Green incorporates an interesting stylistic technique1 in this novel.  As always, Green’s voice is very distinct and witty, and he makes a story about math seem more like a story about humanity and the struggle of coping with the unknown.

It stars Colin, the child prodigy (but not a genius) who has a thing for Katherines.

Seriously. This kid’s dated nineteen Katherines – in a row – and been dumped by every single one.

Although Colin is incredibly smart, he’s kind of dumb when it comes to everything that’s not anagramming2 or languages3.

Especially when it comes to Katherines.

Unfortunately for Colin, he is an extreme dumpee in his “Theorem of Underlying Katherine Predictability”4.  So when Katherine XIX dumps him, he reacts by going on a road trip with his friend Hassan5.

The duo ends up in the small town Gutshot, Tennessee, where they get jobs producing a documentary for the local textile factory6 owner.

I really enjoyed this book. Green managed to make math seem almost interesting in this tale of a lost boy trying to predict the future. Colin’s escapades make it easy and fun to read, and the reader is consistently amazed by Colin’s intellegence7.

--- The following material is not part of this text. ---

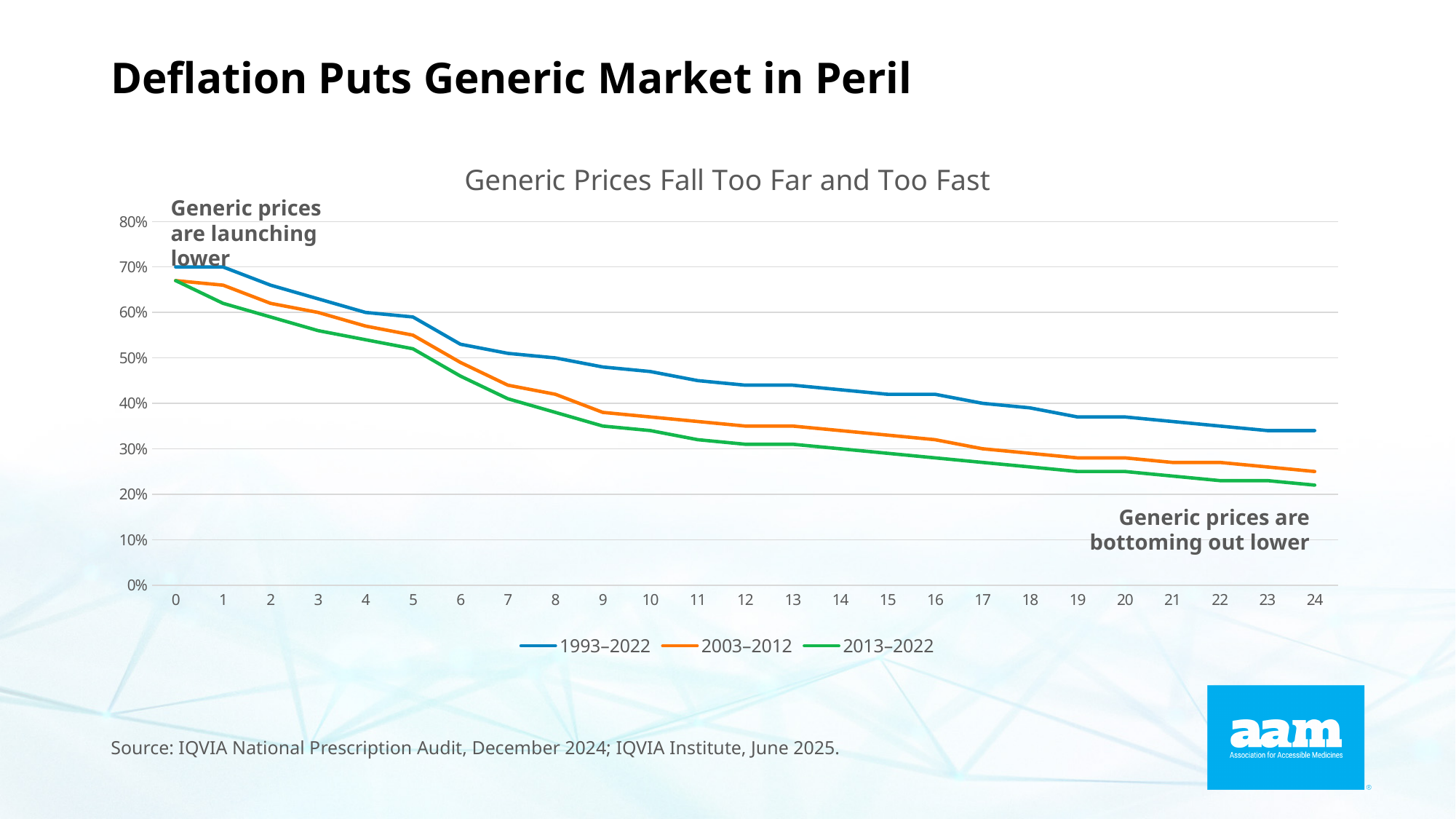
Do the values for the 1993–2022 series rise or fall along the x axis? fall Is the value for 2013–2022 at x = 10 greater or less than 40%? less What kind of chart is shown on the slide? line chart Which series has the lowest value at x = 24? 2013–2022 Is the value for 1993–2022 at x = 24 greater or less than 30%? greater How many series does the legend list? 3 What is the title of the chart? Generic Prices Fall Too Far and Too Fast At x = 24, which is larger: the value for 1993–2022 or the value for 2013–2022? 1993–2022 Is the value for 2003–2012 at x = 0 greater or less than 60%? greater Which series has the highest value at x = 12? 1993–2022 How many points are marked along the x axis? 25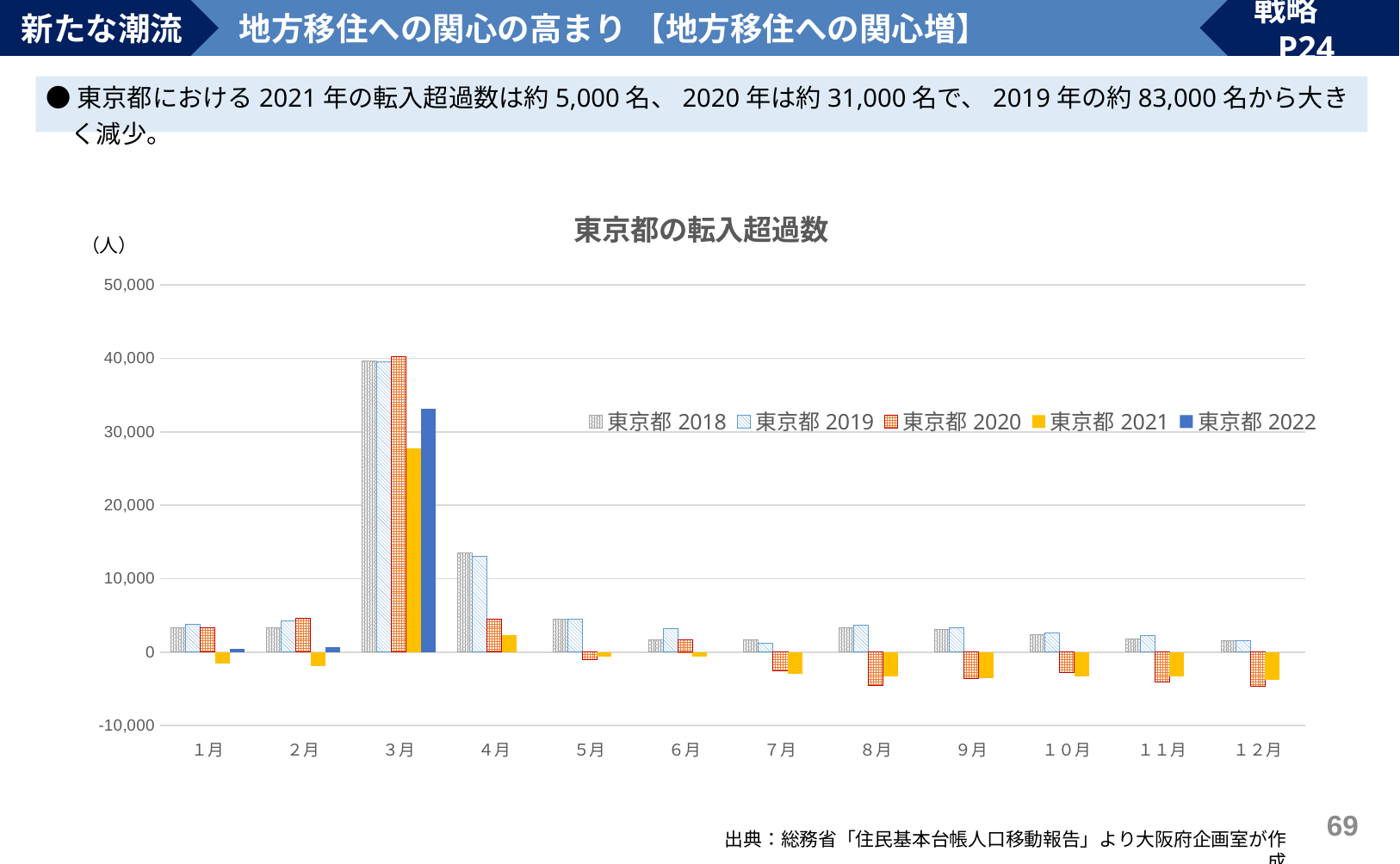
What kind of chart is shown on the slide? bar chart How many series does the legend list? 5 In 3月, which is larger: the value for 東京都 2021 or 東京都 2022? 東京都 2022 In which month are the bars highest across all series? 3月 Is the value for 東京都 2021 in 3月 greater or less than 30,000? less Is the value for 東京都 2021 in 4月 greater or less than 10,000? less Which series in 3月 has the lowest value? 東京都 2021 Is the value for 東京都 2018 in 4月 greater or less than 10,000? greater In 8月, which is larger: the value for 東京都 2019 or 東京都 2020? 東京都 2019 What is the title of the chart? 東京都の転入超過数 How many months (categories) are shown on the x axis? 12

Colin’s character is very relatable, despite the extreme intelligence gap between him and the average reader. Although he’s smart, Colin has yet to grasp simple things, like how in the Tortoise and the Hare it’s not just about a turtle and a rabbit. The reader can sense his struggle, and it’s endearing.

I’d highly recommend this book to any fans of John Green8.

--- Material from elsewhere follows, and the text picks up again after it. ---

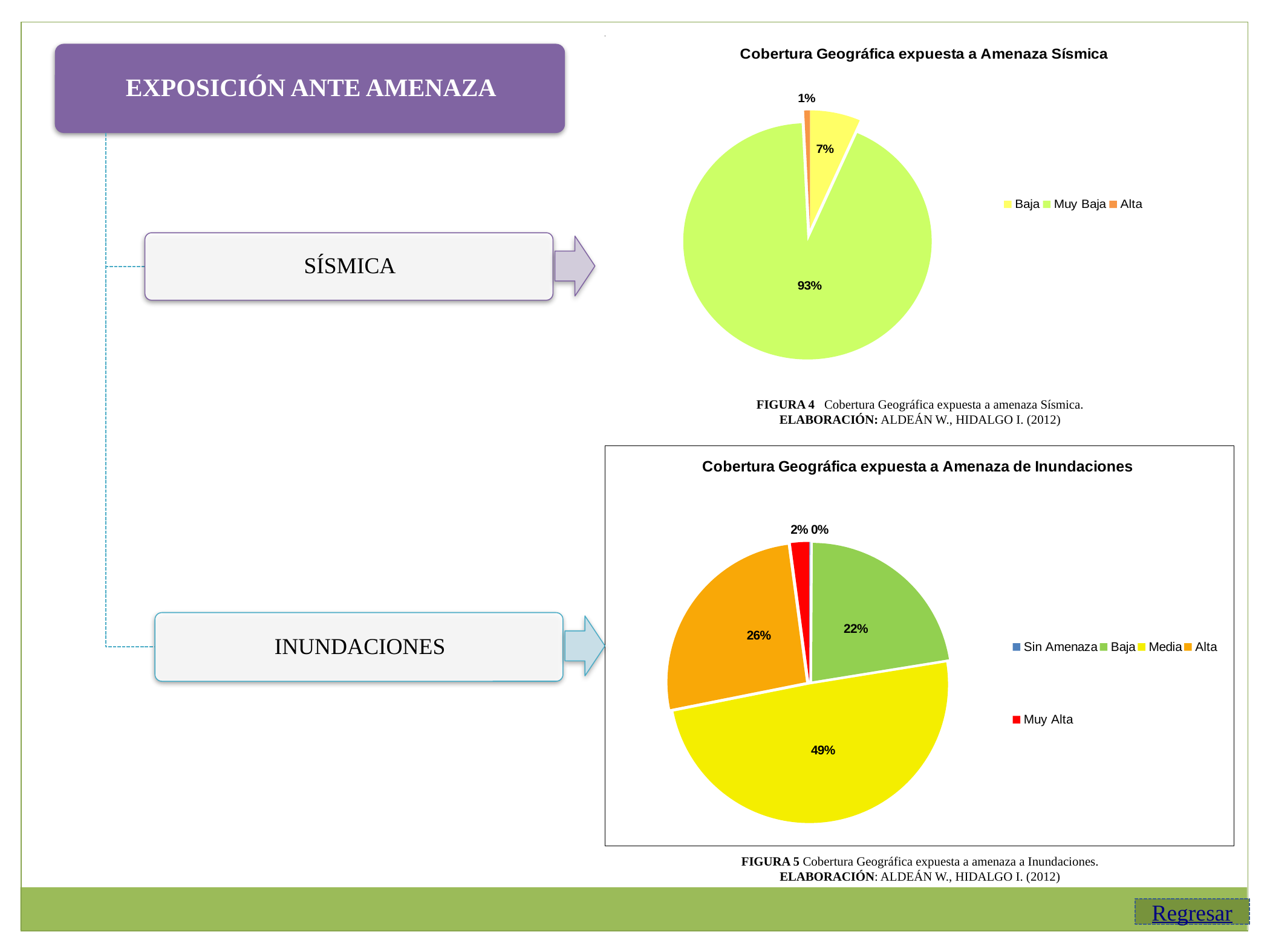
How many categories does the legend of the 'Cobertura Geográfica expuesta a Amenaza Sísmica' chart list? 3 In the 'Cobertura Geográfica expuesta a Amenaza de Inundaciones' chart, what share does Media have? 49% In the 'Cobertura Geográfica expuesta a Amenaza de Inundaciones' chart, what colour is the Muy Alta slice? Red In the 'Cobertura Geográfica expuesta a Amenaza de Inundaciones' chart, what share does Alta have? 26% In the 'Cobertura Geográfica expuesta a Amenaza Sísmica' chart, which category has the smallest slice? Alta In the 'Cobertura Geográfica expuesta a Amenaza Sísmica' chart, what share does Baja have? 7% In the 'Cobertura Geográfica expuesta a Amenaza de Inundaciones' chart, which category has the largest slice? Media What kind of chart is 'Cobertura Geográfica expuesta a Amenaza Sísmica'? Pie chart In the 'Cobertura Geográfica expuesta a Amenaza de Inundaciones' chart, which is larger, Baja or Alta? Alta In the 'Cobertura Geográfica expuesta a Amenaza de Inundaciones' chart, what is the difference between the Media and Baja shares? 27% How many categories does the legend of the 'Cobertura Geográfica expuesta a Amenaza de Inundaciones' chart list? 5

  1. He uses footnotes.  A lot of footnotes.
  2. Mixing the letters in a word or set of words to create a new set of words, i.e. anagram → nag a ram
  3. He knows eleven fluently (Spanish, French, Latin, German, etc.) but he also knows a little Japanese.
  4. The theorem he’s working on to predict how long and whether a relationship will last. Surprisingly, it’s actually legitimate math.
  5. Who is a Sunni Muslim and not a terrorist, as Hassan himself says.
  6. Which happens to make tampon strings. Not that that’s funny or anything. Not at all.
  7. Very, very intelligent. This kid makes Einstein look stupid.
  8. Or anyone else, for that matter.